Task directions.
The answer must restate the listing word for word, without its images.

Dataset extract.

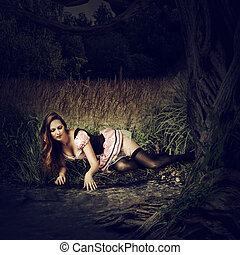 Beautiful sexy woman lie in dark forest - Beautiful sexy...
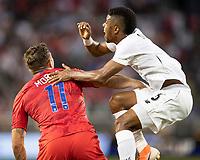 KANSAS CITY, KS - JUNE 26: Kevin Galvan #6 challenges Jordan Morris #11 for a header during a game between United States and Panama at Children's Mercy Park on June 26, 2019 in Kansas City, Kansas.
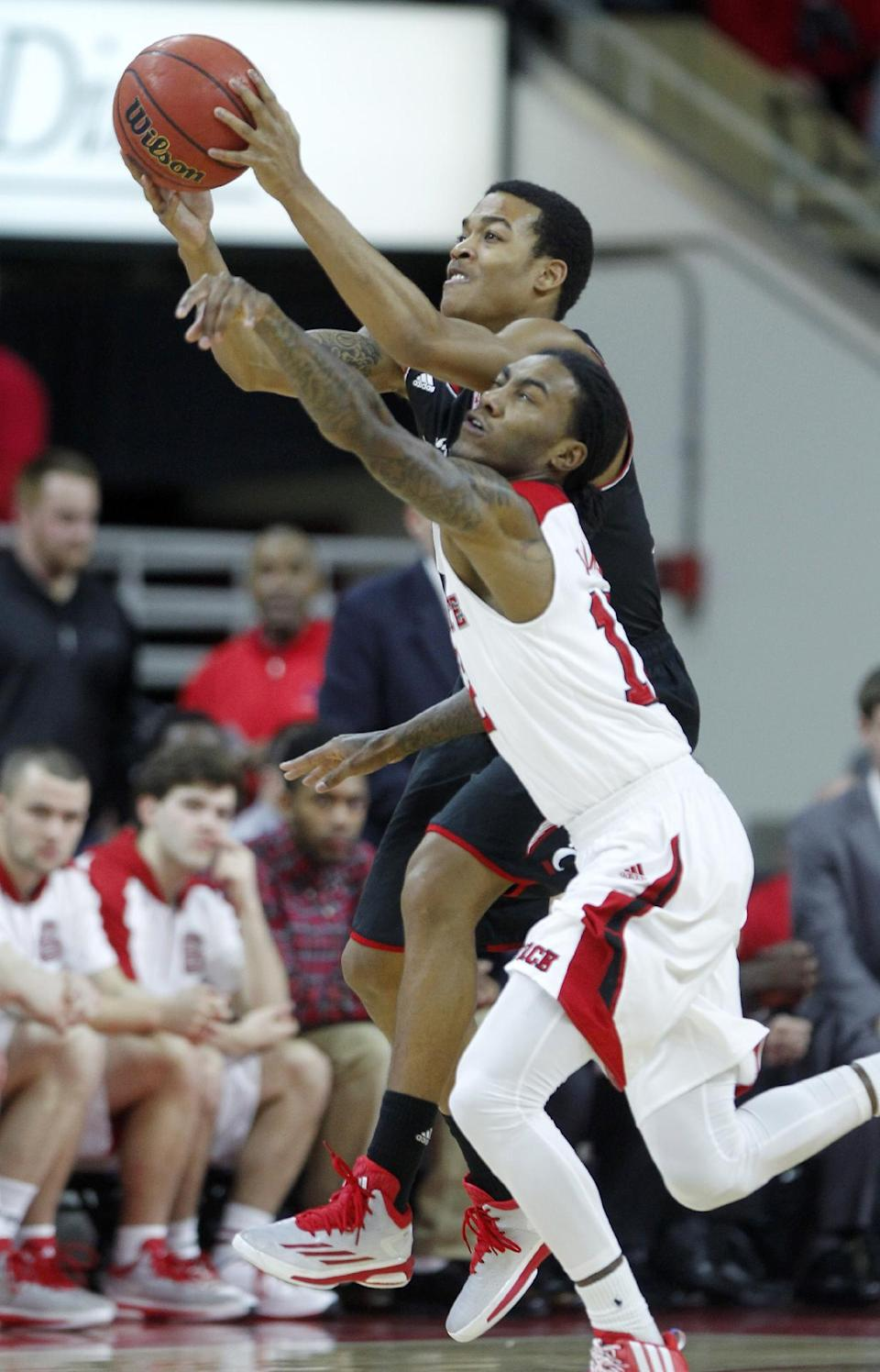 North Carolina State's Cat Barber, front, tries to steal the ball from Cincinnati's Troy Caupain (10) during the first half of an NCAA college basketball game Tuesday, Dec. 30, 2014, in Raleigh, N.C. (AP Photo/The News & Observer, Ethan Hyman)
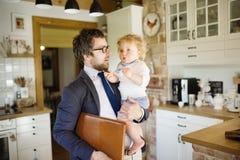 Επιχειρηματίας που έρχεται κατ' οίκον, που κρατά λίγο γιο στα όπλα Στοκ φωτογραφία με δικαίωμα ελεύθερης χρήσης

Solved problem.
 Beautiful sexy woman lie in dark forest - Beautiful sexy...
 KANSAS CITY, KS - JUNE 26: Kevin Galvan #6 challenges Jordan Morris #11 for a header during a game between United States and Panama at Children's Mercy Park on June 26, 2019 in Kansas City, Kansas.
 North Carolina State's Cat Barber, front, tries to steal the ball from Cincinnati's Troy Caupain (10) during the first half of an NCAA college basketball game Tuesday, Dec. 30, 2014, in Raleigh, N.C. (AP Photo/The News & Observer, Ethan Hyman)
 Επιχειρηματίας που έρχεται κατ' οίκον, που κρατά λίγο γιο στα όπλα Στοκ φωτογραφία με δικαίωμα ελεύθερης χρήσης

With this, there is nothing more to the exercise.